• [ASSIGNED TASK]:
Extract every line from the records below that contains the word "site".

• [RECORD EXTRACTS]:

────────

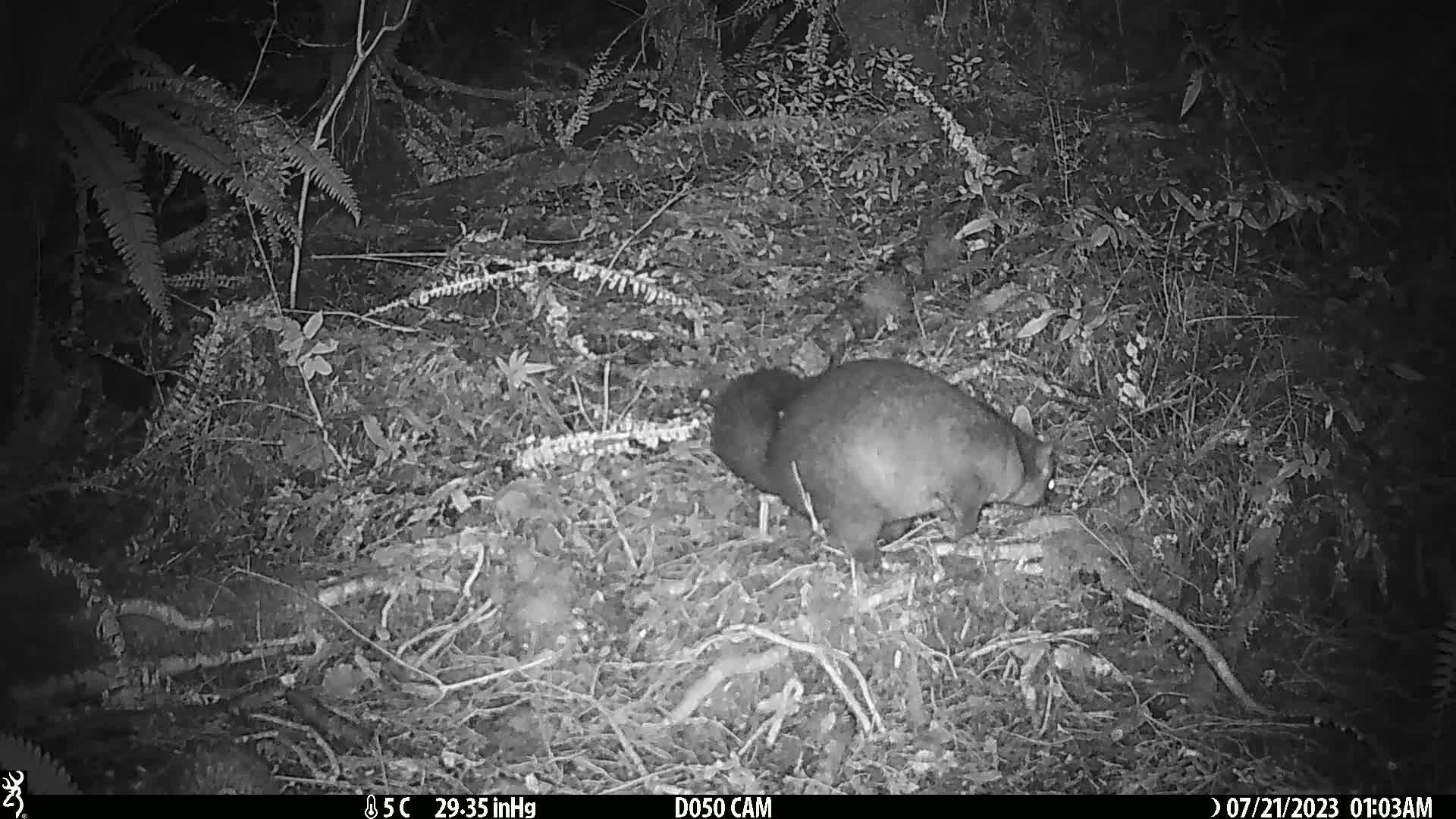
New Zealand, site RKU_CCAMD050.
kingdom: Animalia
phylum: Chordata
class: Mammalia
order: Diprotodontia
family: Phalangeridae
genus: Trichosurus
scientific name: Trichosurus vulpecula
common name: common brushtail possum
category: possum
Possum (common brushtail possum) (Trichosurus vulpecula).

────────

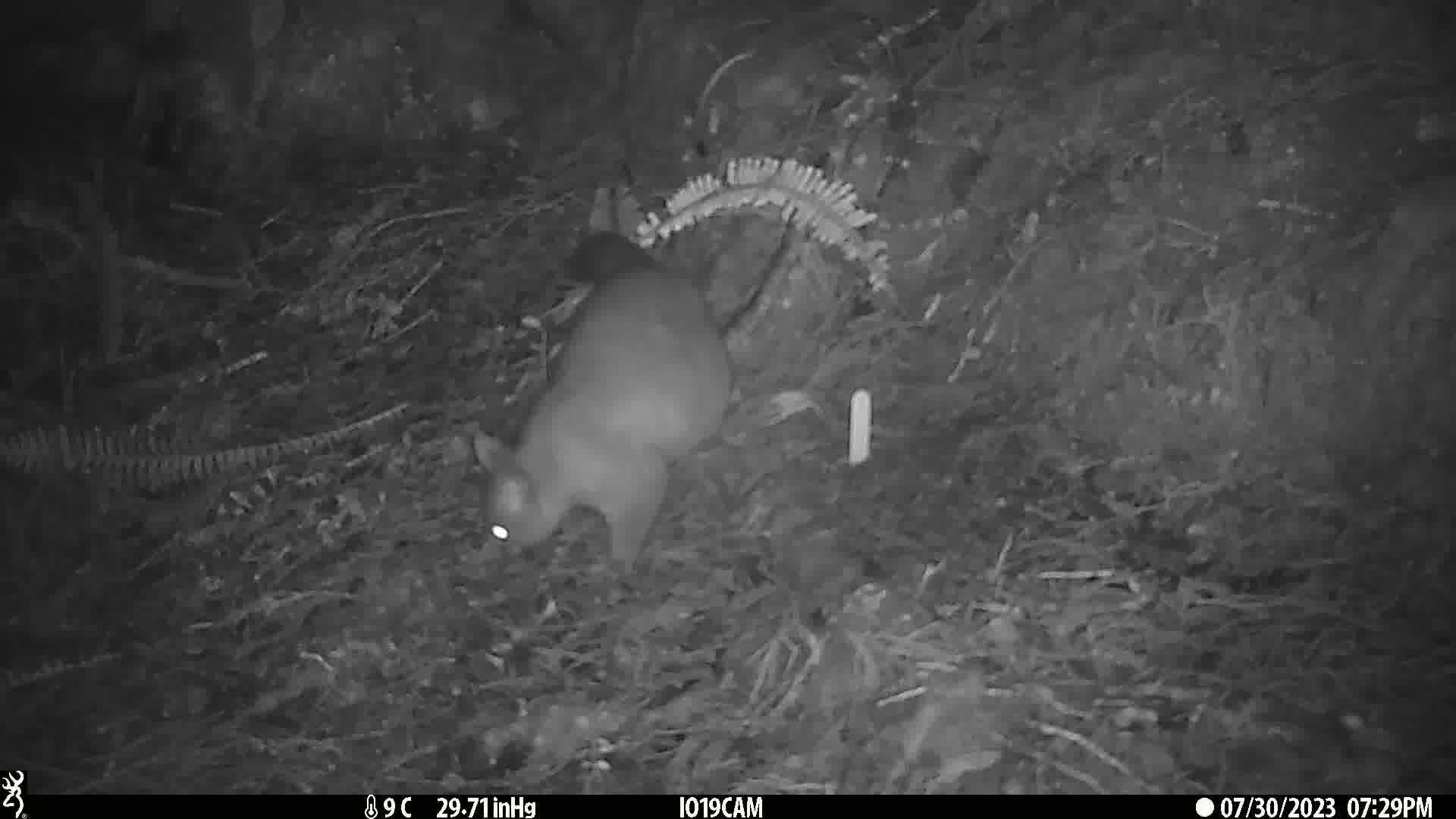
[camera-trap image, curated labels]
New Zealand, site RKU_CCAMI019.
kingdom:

────────

• [THE COMPLETED TASK]:
New Zealand, site RKU_CCAMD050.
New Zealand, site RKU_CCAMI019.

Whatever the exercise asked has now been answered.